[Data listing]
--- --- ---

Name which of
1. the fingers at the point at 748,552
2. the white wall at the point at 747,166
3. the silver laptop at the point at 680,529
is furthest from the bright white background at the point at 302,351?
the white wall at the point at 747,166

--- --- ---

> REQUIRED WORK: Transcribe every item above word for word, keeping each line and its original order.

> SOLUTION FOR THIS PROBLEM:
Name which of
1. the fingers at the point at 748,552
2. the white wall at the point at 747,166
3. the silver laptop at the point at 680,529
is furthest from the bright white background at the point at 302,351?
the white wall at the point at 747,166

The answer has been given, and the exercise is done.